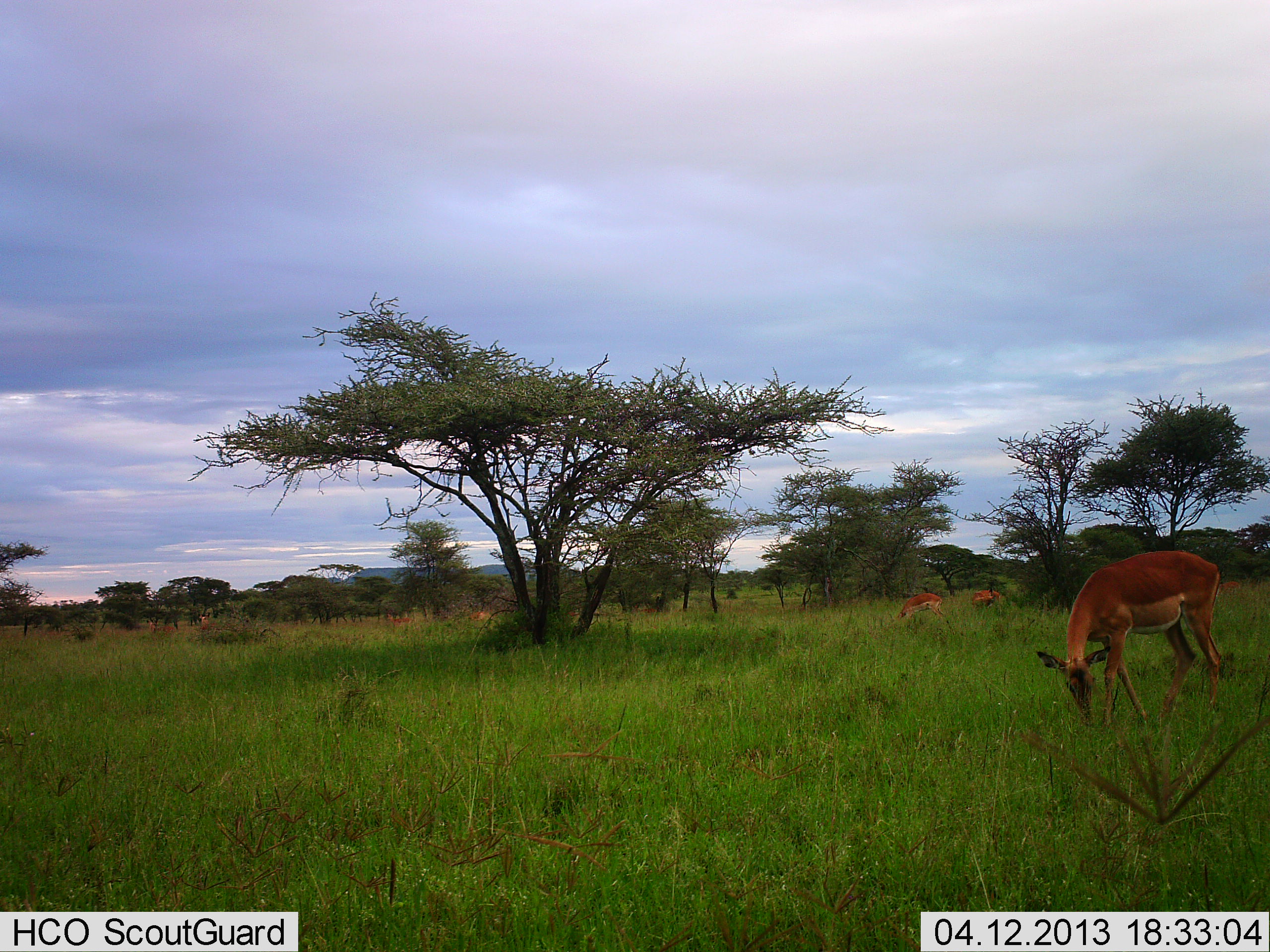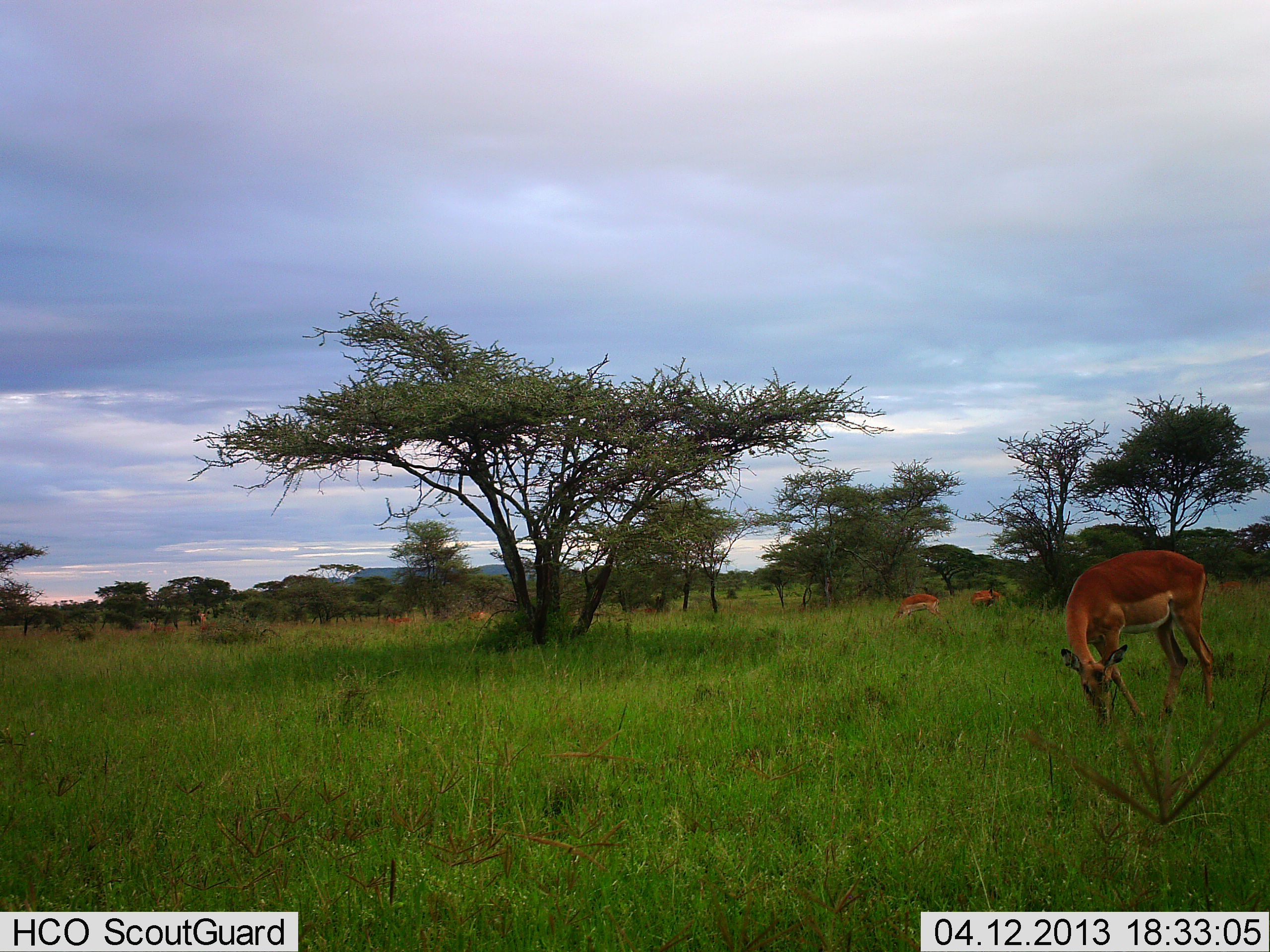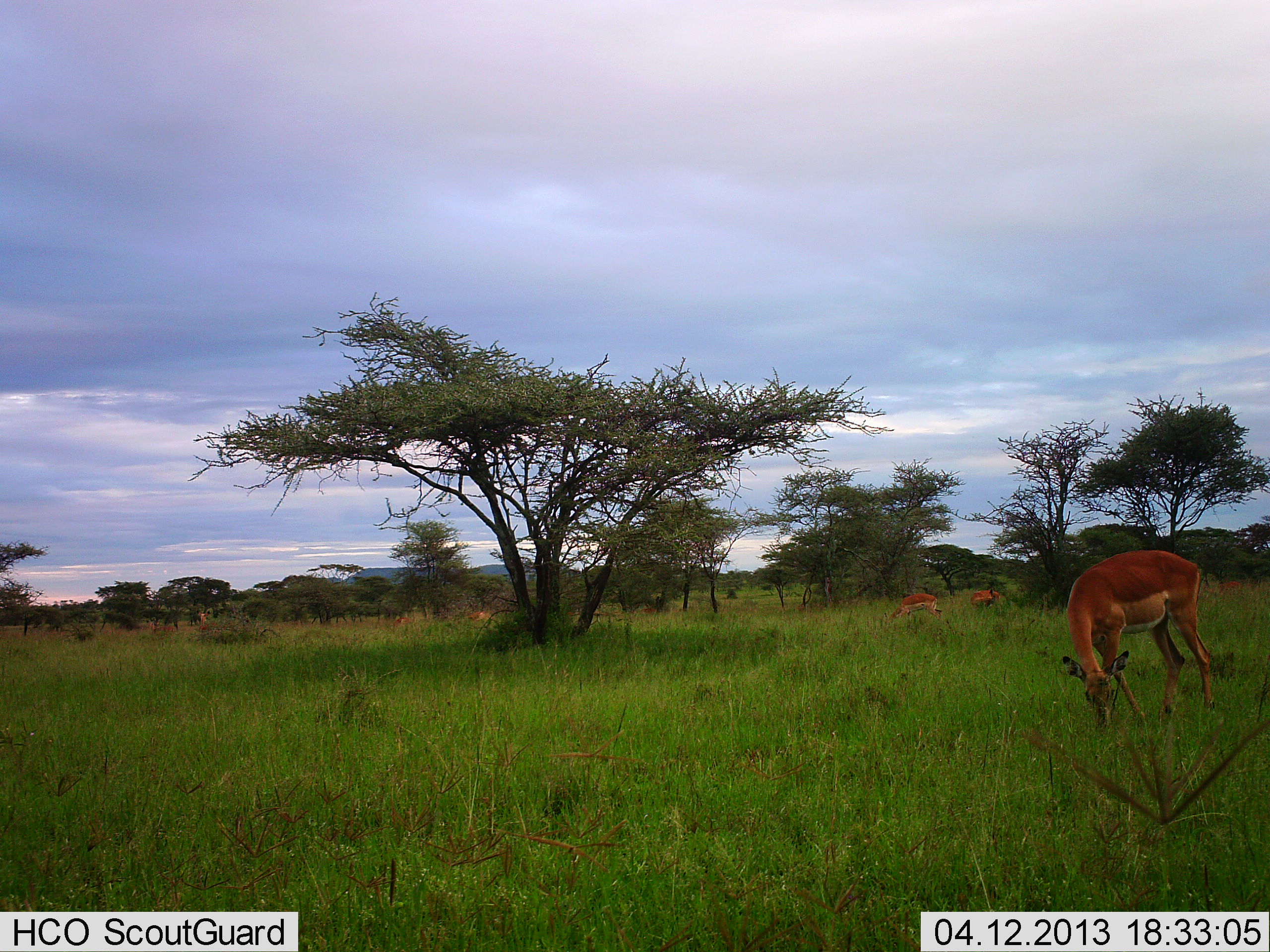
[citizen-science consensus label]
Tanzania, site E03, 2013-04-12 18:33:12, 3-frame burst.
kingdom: Animalia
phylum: Chordata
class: Mammalia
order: Artiodactyla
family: Bovidae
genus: Aepyceros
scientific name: Aepyceros melampus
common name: impala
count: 5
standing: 42%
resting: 0%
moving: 0%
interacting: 0%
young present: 0%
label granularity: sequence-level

__Exercise brief__.
Except for the pictures, write the data out exactly.

__Solution to this exercise__.
[citizen-science consensus label]
Tanzania, site E03, 2013-04-12 18:33:12, 3-frame burst.
kingdom: Animalia
phylum: Chordata
class: Mammalia
order: Artiodactyla
family: Bovidae
genus: Aepyceros
scientific name: Aepyceros melampus
common name: impala
count: 5
standing: 42%
resting: 0%
moving: 0%
interacting: 0%
young present: 0%
label granularity: sequence-level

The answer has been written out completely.